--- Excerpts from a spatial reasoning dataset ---
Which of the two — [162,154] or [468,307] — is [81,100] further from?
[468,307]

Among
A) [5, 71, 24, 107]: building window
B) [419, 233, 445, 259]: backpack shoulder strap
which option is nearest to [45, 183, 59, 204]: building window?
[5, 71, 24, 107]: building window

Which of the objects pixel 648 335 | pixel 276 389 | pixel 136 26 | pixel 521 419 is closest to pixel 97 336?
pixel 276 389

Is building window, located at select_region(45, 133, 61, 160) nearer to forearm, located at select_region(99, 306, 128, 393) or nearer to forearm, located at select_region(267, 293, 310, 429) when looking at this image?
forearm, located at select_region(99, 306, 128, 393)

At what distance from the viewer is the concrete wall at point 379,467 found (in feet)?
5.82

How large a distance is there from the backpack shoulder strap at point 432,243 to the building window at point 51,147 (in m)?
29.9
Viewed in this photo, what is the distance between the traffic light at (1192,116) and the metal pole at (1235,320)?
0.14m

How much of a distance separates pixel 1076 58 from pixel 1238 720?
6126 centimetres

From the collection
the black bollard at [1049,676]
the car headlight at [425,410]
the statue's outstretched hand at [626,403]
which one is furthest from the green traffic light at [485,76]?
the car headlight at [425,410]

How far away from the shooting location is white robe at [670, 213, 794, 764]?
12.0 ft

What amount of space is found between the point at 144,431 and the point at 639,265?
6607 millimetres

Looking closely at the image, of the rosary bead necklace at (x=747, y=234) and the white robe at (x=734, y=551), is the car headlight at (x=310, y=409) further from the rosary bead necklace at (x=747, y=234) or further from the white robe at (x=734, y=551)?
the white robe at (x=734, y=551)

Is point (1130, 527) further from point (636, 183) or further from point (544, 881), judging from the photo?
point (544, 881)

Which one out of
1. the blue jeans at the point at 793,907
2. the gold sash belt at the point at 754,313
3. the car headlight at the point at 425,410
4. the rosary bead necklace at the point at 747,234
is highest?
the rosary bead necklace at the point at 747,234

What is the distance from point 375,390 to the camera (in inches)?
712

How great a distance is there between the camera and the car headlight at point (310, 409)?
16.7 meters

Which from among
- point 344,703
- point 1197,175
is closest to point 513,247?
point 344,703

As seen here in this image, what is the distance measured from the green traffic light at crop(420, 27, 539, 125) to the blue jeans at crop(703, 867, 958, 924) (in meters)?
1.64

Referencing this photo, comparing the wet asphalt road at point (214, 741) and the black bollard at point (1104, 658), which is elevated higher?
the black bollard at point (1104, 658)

--- Exercise directions ---
Lay out the part of the material that runs from the line containing "What is the distance from" through the end of the material as a JSON list of strings, one string per line and no blank lines.

--- Exercise solution ---
[
  "What is the distance from point 375,390 to the camera (in inches)?",
  "712",
  "How great a distance is there between the camera and the car headlight at point (310, 409)?",
  "16.7 meters",
  "Which from among",
  "- point 344,703",
  "- point 1197,175",
  "is closest to point 513,247?",
  "point 344,703",
  "As seen here in this image, what is the distance measured from the green traffic light at crop(420, 27, 539, 125) to the blue jeans at crop(703, 867, 958, 924) (in meters)?",
  "1.64",
  "Referencing this photo, comparing the wet asphalt road at point (214, 741) and the black bollard at point (1104, 658), which is elevated higher?",
  "the black bollard at point (1104, 658)"
]